Can you provide some real-world examples of technology tools in action?
Dr Altomare: There is a large multicenter global study, basket study from a top 20 biopharma sponsor, that was having difficulty enrolling patients in certain of the arms of the study because it was a molecularly-restricted patient population for each of the arms. And it was just rare alterations that the patients would have to have to be eligible for certain arms of the study.

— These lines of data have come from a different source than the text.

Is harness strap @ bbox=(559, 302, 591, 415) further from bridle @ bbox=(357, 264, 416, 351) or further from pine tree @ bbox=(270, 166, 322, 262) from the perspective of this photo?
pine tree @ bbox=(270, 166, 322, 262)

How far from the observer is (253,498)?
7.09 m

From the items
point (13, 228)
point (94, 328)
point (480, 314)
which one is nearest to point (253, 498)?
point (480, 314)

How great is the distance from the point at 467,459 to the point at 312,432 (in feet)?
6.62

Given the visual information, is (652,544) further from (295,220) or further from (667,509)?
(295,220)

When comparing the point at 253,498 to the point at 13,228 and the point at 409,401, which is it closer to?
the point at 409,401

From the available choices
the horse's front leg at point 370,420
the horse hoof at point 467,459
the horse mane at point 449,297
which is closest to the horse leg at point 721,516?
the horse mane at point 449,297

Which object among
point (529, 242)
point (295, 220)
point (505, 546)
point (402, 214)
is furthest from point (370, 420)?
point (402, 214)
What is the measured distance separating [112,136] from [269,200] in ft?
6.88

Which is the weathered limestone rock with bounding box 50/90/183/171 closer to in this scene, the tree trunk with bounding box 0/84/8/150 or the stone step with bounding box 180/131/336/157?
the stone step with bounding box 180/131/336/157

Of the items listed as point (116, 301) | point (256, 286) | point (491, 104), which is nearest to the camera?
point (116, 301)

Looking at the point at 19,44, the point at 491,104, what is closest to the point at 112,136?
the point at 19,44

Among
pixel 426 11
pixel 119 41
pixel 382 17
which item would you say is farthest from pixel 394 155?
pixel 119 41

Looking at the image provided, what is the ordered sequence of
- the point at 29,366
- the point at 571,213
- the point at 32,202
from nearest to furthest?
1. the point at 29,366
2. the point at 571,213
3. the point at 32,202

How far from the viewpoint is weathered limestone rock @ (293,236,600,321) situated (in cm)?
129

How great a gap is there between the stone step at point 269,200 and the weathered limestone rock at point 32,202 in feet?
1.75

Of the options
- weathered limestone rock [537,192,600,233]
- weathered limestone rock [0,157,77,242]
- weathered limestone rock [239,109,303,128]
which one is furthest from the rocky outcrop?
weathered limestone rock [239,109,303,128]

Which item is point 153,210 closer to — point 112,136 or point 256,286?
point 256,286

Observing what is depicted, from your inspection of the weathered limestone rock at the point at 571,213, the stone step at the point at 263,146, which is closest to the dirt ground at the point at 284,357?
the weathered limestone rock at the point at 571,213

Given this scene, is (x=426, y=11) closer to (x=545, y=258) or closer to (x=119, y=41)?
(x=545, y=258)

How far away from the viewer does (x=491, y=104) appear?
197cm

This pharma sponsor leveraged the tech abilities of 15 community oncology sites, which were a really small number of sites in comparison to all of the sites in this global trial. And used a tech-enabled way to have patient matching through mining of EHR data, such that patients with one of these rare biomarkers was then surfaced as potentially eligible, and a point of care message was sent to the clinician.
And through the deployment of the tech, and also the operations of the notifications to the physician, this process resulted in 10% of the total accruals of this entire global trial. And that came from just a small handful of community sites. So it really can show the impact that this kind of technology, when it's adopted, can really have.